**Texto:**

Receber o diagnóstico de metástase, isto é, o espalhamento do câncer para além do local primário por vias sanguíneas ou linfáticas, é uma péssima notícia para aqueles que sofrem com a doença. Não deveria ser diferente: em cerca de 90% dos casos, há óbito do paciente. É isso que motiva a professora Claudiana Lameu, do Instituto de Química da USP (IQ-USP) a encontrar soluções – e esta pode vir de um corante alimentício, o Azul Brilhante G.
O grupo da docente desenvolve pesquisas com três tipos de câncer: o neuroblastoma, câncer extracranial sólido mais comum entre pacientes infantis; tumor de pulmão e o glioblastoma. Em trabalho publicado em maio deste ano, Kinin and Purine Signaling Contributes to Neuroblastoma Metastasis, a equipe analisou mecanismos envolvidos na metástase do neuroblastoma, que acomete 50% dos diagnosticados com a doença.

**Dados fornecidos:**
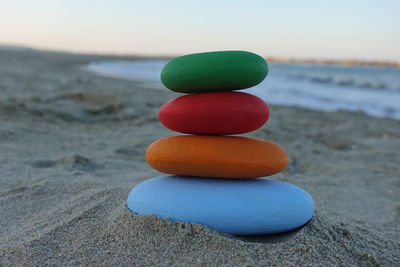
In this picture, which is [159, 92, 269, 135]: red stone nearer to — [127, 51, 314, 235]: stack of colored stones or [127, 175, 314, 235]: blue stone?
[127, 51, 314, 235]: stack of colored stones

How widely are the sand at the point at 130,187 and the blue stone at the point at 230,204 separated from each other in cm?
6

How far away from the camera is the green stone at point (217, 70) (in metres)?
2.29

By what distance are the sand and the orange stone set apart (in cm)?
37

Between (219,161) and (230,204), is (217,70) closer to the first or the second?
(219,161)

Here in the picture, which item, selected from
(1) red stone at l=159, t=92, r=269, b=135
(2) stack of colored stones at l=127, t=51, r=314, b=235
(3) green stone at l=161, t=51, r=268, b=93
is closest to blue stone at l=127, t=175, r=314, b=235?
(2) stack of colored stones at l=127, t=51, r=314, b=235

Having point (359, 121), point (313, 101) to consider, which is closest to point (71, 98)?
point (359, 121)

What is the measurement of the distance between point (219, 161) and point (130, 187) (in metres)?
1.16

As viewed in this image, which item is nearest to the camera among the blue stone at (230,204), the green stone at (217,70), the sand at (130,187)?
the sand at (130,187)

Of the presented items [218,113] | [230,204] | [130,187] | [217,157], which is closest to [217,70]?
[218,113]

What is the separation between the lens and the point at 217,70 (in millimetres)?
2281

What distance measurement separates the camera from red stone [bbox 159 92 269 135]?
2.33 m

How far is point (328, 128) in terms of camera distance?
6.96 metres

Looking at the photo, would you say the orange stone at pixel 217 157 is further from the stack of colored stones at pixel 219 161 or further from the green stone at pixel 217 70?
the green stone at pixel 217 70

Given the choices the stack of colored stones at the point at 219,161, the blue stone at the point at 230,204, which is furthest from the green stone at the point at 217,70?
the blue stone at the point at 230,204
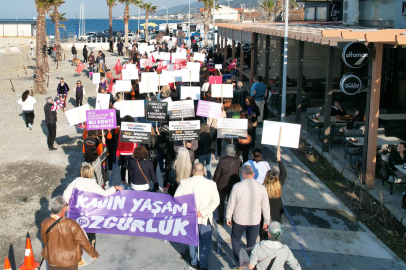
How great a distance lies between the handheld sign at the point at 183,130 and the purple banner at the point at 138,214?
217cm

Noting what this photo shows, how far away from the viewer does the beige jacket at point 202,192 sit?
21.0 feet

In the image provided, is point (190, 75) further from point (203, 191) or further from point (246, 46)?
point (203, 191)

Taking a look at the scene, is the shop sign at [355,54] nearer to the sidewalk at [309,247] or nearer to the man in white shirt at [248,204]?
the sidewalk at [309,247]

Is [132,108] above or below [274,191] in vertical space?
above

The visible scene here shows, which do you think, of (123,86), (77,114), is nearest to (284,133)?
(77,114)

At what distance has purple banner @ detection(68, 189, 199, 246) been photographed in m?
6.23

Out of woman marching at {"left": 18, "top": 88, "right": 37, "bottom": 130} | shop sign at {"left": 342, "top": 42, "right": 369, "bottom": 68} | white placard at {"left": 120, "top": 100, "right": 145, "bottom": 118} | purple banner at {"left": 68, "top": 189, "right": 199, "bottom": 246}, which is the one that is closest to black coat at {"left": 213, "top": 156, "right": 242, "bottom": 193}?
purple banner at {"left": 68, "top": 189, "right": 199, "bottom": 246}

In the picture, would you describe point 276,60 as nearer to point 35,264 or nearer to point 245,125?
point 245,125

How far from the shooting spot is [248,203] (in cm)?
621

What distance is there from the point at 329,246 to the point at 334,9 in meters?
18.3

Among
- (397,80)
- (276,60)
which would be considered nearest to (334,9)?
(276,60)

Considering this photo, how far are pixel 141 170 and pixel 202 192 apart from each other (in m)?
1.59

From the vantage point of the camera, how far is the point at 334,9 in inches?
902

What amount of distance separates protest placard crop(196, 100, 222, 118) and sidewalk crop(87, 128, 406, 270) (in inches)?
113
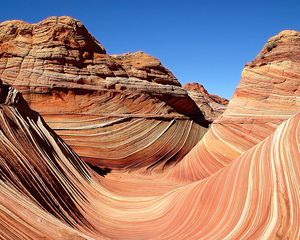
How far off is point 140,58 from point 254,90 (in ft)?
23.2

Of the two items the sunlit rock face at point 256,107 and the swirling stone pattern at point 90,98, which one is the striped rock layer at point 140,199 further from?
the swirling stone pattern at point 90,98

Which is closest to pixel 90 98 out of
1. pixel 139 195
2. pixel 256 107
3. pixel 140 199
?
pixel 256 107

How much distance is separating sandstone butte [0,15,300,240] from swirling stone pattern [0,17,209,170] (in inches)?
132

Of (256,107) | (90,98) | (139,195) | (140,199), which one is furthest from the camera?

**Sobre a tarefa:** Escreva a continuação do texto sobre a pesquisa com o corante Azul Brilhante G contra a metástase, começando logo após a última frase. Os dados não têm nenhum papel nesta tarefa.

**Resposta:**
Neste estudo, que concorre a um prêmio no Instituto de Câncer de São Paulo (ICESP), verificou-se a ação metastática na medula óssea, local de preferência para formação do tumor secundário no caso do neuroblastoma. A equipe se preocupou em avaliar a interação do chamado sistema purinérgico, “um sistema de sinalização celular não muito explorado ainda, importante para situações fisiológicas, normais, desde o sistema nervoso interno, das conexões entre os neurônios até o sistema imunológico”, explica Claudiana.
O ATP (trifosfato de adenosina), molécula central do sistema purinérgico, é uma fonte de energia vital para o organismo e mantém as células vivas. No entanto, está envolvido diretamente com a ativação de receptores P2 na membrana plasmática sanguínea. A partir do trabalho, foi observado que, com o bloqueio do receptor relacionado a essa sinalização, o receptor P2X7, a atividade de metástase regride.
“No modelo em camundongos, quando bloqueamos esse sistema, é possível ver menos células se disseminando e, além disso, o tamanho do tumor diminui drasticamente. Observamos que, nos modelos animais, as células realmente formam metástase na medula óssea, e quando a gente bloqueia o receptor P2X7, essa metástase é drasticamente reduzida”, explica a docente.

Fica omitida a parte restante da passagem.